■ **WHAT TO WORK ON**
Retype, character for character, the line containing "order: Proboscidea" along with each line after it through the end of the data, and only those.

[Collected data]
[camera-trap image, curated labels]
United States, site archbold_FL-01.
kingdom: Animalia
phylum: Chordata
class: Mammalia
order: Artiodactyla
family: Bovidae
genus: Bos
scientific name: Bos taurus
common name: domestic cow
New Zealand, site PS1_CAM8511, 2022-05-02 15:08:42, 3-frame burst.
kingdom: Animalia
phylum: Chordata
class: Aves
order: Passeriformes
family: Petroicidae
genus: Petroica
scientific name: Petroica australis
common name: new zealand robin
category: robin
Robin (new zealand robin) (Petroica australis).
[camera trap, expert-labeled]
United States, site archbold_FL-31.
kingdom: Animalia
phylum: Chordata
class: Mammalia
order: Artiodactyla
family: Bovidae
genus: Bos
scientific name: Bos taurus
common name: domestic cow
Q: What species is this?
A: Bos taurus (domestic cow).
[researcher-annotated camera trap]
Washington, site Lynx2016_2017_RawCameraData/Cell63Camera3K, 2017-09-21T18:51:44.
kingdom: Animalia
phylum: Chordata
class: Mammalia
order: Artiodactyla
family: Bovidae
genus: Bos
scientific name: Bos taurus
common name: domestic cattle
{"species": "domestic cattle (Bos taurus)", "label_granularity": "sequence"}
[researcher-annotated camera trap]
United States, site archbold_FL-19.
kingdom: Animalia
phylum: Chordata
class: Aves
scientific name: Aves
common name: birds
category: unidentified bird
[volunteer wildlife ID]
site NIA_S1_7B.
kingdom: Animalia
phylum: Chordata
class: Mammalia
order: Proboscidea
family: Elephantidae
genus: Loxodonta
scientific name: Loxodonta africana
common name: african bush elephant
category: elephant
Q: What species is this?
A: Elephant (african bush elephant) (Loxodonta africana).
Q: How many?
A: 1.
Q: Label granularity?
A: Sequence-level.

■ **WRITTEN RESPONSE**
order: Proboscidea
family: Elephantidae
genus: Loxodonta
scientific name: Loxodonta africana
common name: african bush elephant
category: elephant
Q: What species is this?
A: Elephant (african bush elephant) (Loxodonta africana).
Q: How many?
A: 1.
Q: Label granularity?
A: Sequence-level.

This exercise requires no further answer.